A diferencia del artista, ejercían un control considerable sobre la vida de otras personas.

Incluye un video C-SPAN archivado de la infame aparición de Helms en 1994 en su podio del Senado atacando a Athey por asistir a un festival de espectáculos en Minneapolis. El trabajo de autodesgarro del artista fue financiado con $ 150 de una beca del National Endowment for the Arts, mientras que el poste intolerante acumuló más de $ 130,000 en salario anual financiado por los contribuyentes.

Como para enfatizar el desequilibrio, el monitor de video C-SPAN está instalado cerca de una vitrina con algunos artefactos de interpretación: una corona real y una mitra de obispo de la actuación «Incorruptible Flesh», ambos hechos de cartón de color dorado pegado con plástico barato. joyas.

Es posible que Athey tuviera una esvástica de un templo de Indonesia tatuada en su cuello, pero Helms tenía una bandera confederada tatuada en su corazón.
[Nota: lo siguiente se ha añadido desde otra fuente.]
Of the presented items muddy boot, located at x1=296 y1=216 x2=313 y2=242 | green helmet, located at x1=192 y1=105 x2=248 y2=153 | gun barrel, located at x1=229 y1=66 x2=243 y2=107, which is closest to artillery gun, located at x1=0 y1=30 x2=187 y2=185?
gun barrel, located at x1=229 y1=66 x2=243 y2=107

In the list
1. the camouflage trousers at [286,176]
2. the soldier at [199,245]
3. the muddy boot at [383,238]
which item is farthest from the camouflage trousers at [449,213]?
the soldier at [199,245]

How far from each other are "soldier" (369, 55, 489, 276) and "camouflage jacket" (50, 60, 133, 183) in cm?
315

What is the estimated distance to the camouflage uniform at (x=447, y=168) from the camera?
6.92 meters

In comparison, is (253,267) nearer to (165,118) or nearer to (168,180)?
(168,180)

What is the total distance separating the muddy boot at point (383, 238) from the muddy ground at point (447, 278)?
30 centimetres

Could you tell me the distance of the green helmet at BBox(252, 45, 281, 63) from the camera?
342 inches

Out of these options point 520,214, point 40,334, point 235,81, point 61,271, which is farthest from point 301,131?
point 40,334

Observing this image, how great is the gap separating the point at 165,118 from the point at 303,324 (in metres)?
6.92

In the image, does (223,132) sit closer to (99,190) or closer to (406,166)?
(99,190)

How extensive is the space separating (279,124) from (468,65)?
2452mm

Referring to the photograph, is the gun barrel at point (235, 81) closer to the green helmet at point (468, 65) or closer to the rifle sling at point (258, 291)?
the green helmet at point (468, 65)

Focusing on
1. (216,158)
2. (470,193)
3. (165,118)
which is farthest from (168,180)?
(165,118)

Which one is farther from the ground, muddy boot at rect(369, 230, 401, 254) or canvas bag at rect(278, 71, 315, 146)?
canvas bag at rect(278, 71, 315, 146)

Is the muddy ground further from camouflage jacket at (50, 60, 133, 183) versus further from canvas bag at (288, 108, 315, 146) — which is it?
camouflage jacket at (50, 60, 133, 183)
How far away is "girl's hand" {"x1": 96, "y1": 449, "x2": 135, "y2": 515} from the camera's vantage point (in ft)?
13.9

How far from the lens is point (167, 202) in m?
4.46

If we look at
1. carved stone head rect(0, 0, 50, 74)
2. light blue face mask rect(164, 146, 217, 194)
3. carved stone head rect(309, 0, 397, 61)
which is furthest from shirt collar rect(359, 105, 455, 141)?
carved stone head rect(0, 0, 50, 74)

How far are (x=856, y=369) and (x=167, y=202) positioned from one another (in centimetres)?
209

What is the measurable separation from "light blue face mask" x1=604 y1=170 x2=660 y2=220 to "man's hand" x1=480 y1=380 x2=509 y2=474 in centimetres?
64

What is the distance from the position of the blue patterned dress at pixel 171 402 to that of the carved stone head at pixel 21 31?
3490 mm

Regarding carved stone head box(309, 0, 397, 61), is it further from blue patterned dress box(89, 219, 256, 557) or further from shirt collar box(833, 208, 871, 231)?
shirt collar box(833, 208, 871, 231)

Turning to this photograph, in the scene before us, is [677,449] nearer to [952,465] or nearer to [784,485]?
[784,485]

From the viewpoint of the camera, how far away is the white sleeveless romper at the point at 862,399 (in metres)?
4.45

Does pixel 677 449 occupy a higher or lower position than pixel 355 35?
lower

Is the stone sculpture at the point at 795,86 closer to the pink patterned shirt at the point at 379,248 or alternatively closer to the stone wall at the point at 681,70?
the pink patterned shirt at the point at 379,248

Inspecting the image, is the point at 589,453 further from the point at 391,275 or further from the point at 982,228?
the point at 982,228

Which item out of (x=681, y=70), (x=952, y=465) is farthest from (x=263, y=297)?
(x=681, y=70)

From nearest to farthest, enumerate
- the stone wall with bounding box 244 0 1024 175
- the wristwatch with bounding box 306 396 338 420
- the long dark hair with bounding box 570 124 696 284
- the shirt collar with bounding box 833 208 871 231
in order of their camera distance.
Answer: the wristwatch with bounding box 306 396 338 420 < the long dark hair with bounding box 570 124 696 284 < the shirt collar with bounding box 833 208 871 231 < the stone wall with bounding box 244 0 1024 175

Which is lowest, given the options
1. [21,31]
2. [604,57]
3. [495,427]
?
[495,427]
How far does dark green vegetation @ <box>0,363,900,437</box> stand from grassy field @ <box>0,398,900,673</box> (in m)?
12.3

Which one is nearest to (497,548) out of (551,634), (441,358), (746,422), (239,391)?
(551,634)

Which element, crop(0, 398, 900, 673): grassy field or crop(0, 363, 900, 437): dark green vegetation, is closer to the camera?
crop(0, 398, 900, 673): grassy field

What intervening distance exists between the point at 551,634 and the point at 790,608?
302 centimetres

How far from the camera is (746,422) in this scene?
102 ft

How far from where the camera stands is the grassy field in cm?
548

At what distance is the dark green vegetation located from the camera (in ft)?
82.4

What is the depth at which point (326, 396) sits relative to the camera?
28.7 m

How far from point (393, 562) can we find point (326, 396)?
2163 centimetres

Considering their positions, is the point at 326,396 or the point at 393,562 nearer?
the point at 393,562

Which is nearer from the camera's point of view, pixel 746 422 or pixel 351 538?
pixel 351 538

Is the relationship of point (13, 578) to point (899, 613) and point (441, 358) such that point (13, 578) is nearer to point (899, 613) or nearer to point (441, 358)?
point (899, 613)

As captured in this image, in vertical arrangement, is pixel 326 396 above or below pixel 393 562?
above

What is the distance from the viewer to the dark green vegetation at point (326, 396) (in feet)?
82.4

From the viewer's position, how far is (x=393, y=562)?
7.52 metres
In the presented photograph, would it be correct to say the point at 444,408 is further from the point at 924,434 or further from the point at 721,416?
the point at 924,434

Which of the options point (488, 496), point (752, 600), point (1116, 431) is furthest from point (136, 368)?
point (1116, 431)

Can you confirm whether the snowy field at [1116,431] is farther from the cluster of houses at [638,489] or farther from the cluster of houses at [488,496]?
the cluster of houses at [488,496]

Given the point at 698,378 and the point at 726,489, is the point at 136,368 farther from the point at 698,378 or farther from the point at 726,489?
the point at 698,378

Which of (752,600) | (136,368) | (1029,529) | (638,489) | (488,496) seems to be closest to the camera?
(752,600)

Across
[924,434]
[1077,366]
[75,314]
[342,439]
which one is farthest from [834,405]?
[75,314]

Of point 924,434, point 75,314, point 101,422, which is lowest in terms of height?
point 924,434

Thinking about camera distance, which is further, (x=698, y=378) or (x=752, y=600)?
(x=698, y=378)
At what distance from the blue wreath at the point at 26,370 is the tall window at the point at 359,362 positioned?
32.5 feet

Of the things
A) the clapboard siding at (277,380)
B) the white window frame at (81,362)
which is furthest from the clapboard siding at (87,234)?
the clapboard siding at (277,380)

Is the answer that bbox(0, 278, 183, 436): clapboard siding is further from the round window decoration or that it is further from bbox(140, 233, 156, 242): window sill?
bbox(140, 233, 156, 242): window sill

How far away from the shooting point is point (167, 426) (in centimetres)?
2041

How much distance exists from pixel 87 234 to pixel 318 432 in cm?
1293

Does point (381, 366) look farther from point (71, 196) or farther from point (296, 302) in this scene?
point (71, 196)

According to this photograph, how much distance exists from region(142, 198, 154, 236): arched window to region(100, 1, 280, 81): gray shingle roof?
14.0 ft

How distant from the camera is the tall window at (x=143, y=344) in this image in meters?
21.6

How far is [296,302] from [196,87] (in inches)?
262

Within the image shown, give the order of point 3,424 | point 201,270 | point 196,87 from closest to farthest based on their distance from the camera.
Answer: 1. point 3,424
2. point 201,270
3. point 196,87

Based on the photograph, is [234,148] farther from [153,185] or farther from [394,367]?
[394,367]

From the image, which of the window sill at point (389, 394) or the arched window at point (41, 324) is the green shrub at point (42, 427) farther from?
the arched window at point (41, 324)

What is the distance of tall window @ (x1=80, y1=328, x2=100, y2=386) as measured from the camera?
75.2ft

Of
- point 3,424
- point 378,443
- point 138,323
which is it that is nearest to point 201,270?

El video de Helms es una visita obligada en la televisión, especialmente ahora cuando los funcionarios conservadores electos como la parlamentaria de Georgia Marjorie Taylor Greene y el parlamentario de Arizona Paul Gosar hablan sobre enemigos ficticios que comen bebés, hacen espuma y vacunan tarjetas con la persecución de judíos comparando a los nazis.

El control sobre el propio cuerpo dentro de una matriz social más amplia es un leitmotiv complicado de la exposición. Pero en una guerra cultural, las víctimas son civiles. La gente corriente que vive su vida es golpeada por gente con ambición y poder.

Los ultraconservadores, a pesar de su número relativamente modesto, obtuvieron una autoridad extraordinaria con el surgimiento de la derecha religiosa en la década de 1980. Todavía tienen un peso enorme, como lo demuestran los esfuerzos actuales para convertir en una víctima justa a Ashli ​​Babbitt, un terrorista local asesinado en el ataque del 6 de enero al Capitolio de los Estados Unidos.

El envío está a tiempo. Junto a Athey, un extremista de un tipo efectivamente inofensivo, las narraciones del sangriento martirio como el camino a la salvación se vuelven claras.

‘Comunión queer: Ron Athey’

Dónde: ICA LA, 1717 E. 7th St.,

Cuándo: Hasta el 5 de septiembre. Cerrado los lunes y martes.